Want to increase the rate of fat loss you’re experiencing? If you only make one change
to your diet, increase your protein intake. This is one of the fastest ways to kick-start fat
loss for a number of reasons.
Most people don’t have much protein in their diets, consuming primarily fat and carbs
instead, which can significantly hinder weight-loss progress. While protein-rich foods do
take a little more time to cook and prepare than some other food options, it’s time well
invested. There are also quick options like protein powder, which can be used in
addition to whole food sources. Let’s take a look at the reasons why you should increase protein to at least 15%–20% of your total diet to achieve the best fat-loss results.
Protein helps to boost your metabolic rate. Protein-rich foods require the most calories for the body to break down. With each 100 calories of protein consumed,you can burn up to 25 of those calories through digestion. With fats and carbs, you’ll only burn two and four calories, respectively.
Protein controls blood glucose levels. Protein-rich foods are ideal for controlling your blood sugar levels because they won’t break down into glucose in the body, which would send you on a blood sugar high followed by a crash. When you suffer from a blood sugar crash, you’re more likely to crave simple carbs, which will work against your fat-loss efforts.
Protein prevents lean muscle mass loss. On a reduced-calorie diet, your body burns its energy stores to make up the difference. Hopefully that results in fat loss, but it can mean muscle loss as well. Much of the protein you eat will be used as fuel for your daily activity, so you need enough protein left over to maintain your lean muscle tissues.
Protein promotes faster recovery between workouts. Protein is required to complete the rebuilding and repair process of muscle tissue after a hard workout session. By taking in a mix of amino acids (proteins), you can ensure the process takes place as efficiently as possible, allowing you to get back into the gym again for your next training session.

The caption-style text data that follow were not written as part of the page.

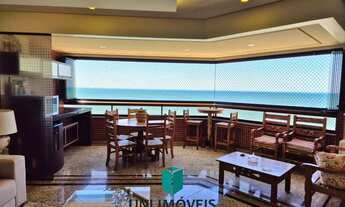 Imagem 6: Apartamento à venda frente para o mar em Guarapari Aceita troca BH Minas Tênis Clube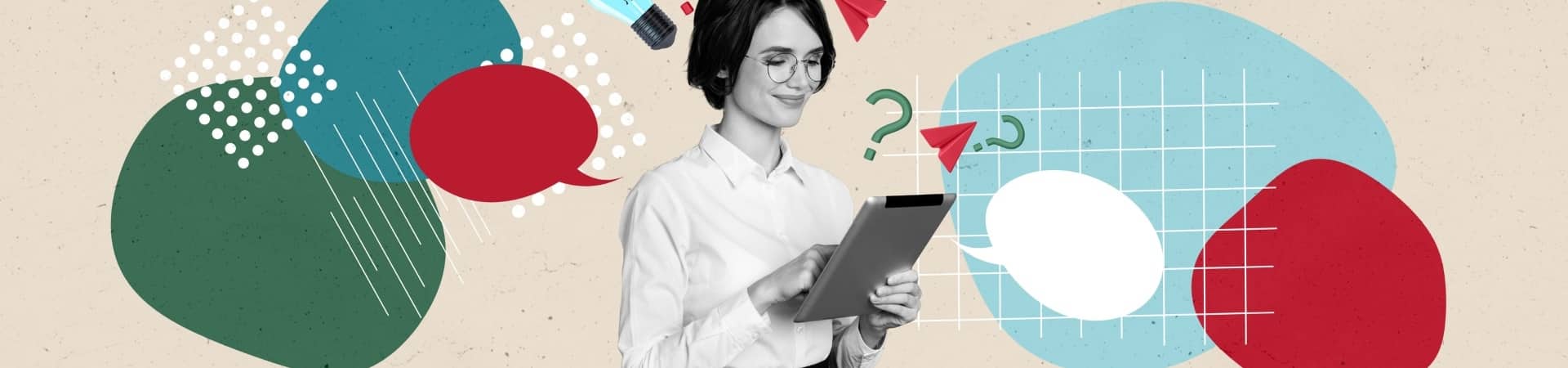 Prendre contact avec le Groupe Sincrone IT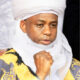 Ekiti State Muslim Community Faces Resistance Over Shariah Panel
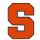 Syracuse.png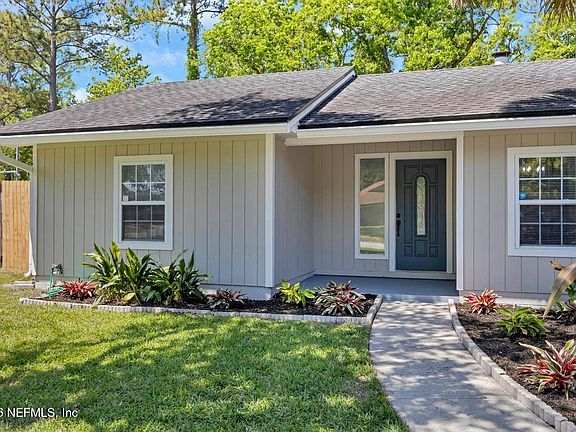 3rd image of 8330 PEPPERWOOD Drive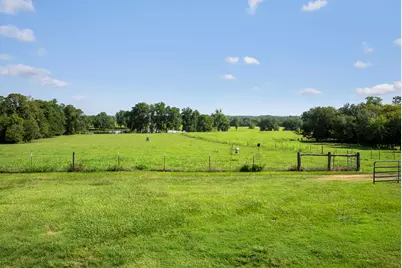 18121 Highway 105 E, Plantersville, TX 77363 - Photo 12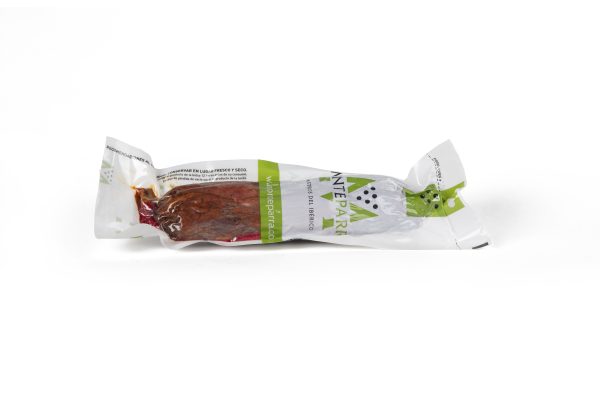 Lomito Ibérico Bellota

Protein calms hunger pains. Because protein takes so long to digest, it will keep you feeling satisfied between meals longer, reducing the chances that you experience hunger throughout the day. This in turn makes it easier to maintain your reduced-calorie diet plan and see results.
Everyone should try to get more protein into their diet, especially when developing an eating plan to shed excess body fat. Strive to take in at least one gram per pound of body weight per day.
The most optimal sources of protein to consume include chicken, turkey, fish, lean red meat, low-fat dairy products, eggs and protein powder. If you fall short in protein, you will not maintain your strength level throughout the diet plan, and you may start feeling weaker and suffer from a slower metabolism as a result.